#### Data shown:
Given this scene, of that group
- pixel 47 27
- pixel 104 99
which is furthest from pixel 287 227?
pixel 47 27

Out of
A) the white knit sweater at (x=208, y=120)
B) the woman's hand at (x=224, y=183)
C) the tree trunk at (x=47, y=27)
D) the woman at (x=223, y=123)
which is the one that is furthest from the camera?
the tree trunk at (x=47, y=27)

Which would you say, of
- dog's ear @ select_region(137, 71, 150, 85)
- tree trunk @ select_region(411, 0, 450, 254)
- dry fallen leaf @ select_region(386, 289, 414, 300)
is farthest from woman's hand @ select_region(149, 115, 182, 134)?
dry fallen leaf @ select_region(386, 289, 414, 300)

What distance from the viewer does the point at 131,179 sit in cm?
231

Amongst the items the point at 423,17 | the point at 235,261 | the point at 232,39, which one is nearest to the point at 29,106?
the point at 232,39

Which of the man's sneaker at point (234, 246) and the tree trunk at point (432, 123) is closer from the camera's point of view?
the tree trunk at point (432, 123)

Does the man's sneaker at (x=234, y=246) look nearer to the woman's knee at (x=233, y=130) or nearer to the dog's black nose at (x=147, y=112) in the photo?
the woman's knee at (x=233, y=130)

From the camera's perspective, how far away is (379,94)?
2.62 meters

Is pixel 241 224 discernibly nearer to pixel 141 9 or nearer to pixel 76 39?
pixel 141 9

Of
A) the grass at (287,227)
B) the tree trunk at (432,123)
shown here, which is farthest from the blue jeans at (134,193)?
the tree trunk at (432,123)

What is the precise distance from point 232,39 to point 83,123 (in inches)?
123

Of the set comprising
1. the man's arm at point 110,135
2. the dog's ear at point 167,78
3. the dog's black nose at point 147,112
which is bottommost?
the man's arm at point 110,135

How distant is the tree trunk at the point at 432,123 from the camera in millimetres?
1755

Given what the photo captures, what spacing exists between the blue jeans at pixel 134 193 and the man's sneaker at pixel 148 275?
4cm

#### What the task asks:
Could you copy, word for word, the stretch of the data above from the line containing "From the camera's perspective, how" through the final line of the data?

#### The solution:
From the camera's perspective, how far away is (379,94)?
2.62 meters

Is pixel 241 224 discernibly nearer to pixel 141 9 or nearer to pixel 76 39?
pixel 141 9

Of
A) the grass at (287,227)
B) the tree trunk at (432,123)
shown here, which is farthest from the blue jeans at (134,193)?
the tree trunk at (432,123)

What is the precise distance from point 232,39 to point 83,123 (in inches)?
123

Of the set comprising
1. the man's arm at point 110,135
2. the dog's ear at point 167,78
3. the dog's black nose at point 147,112
which is bottommost?
the man's arm at point 110,135

How distant is the tree trunk at the point at 432,123 from the camera in millimetres?
1755

Given what the photo captures, what spacing exists between the blue jeans at pixel 134 193 and the man's sneaker at pixel 148 275?
4cm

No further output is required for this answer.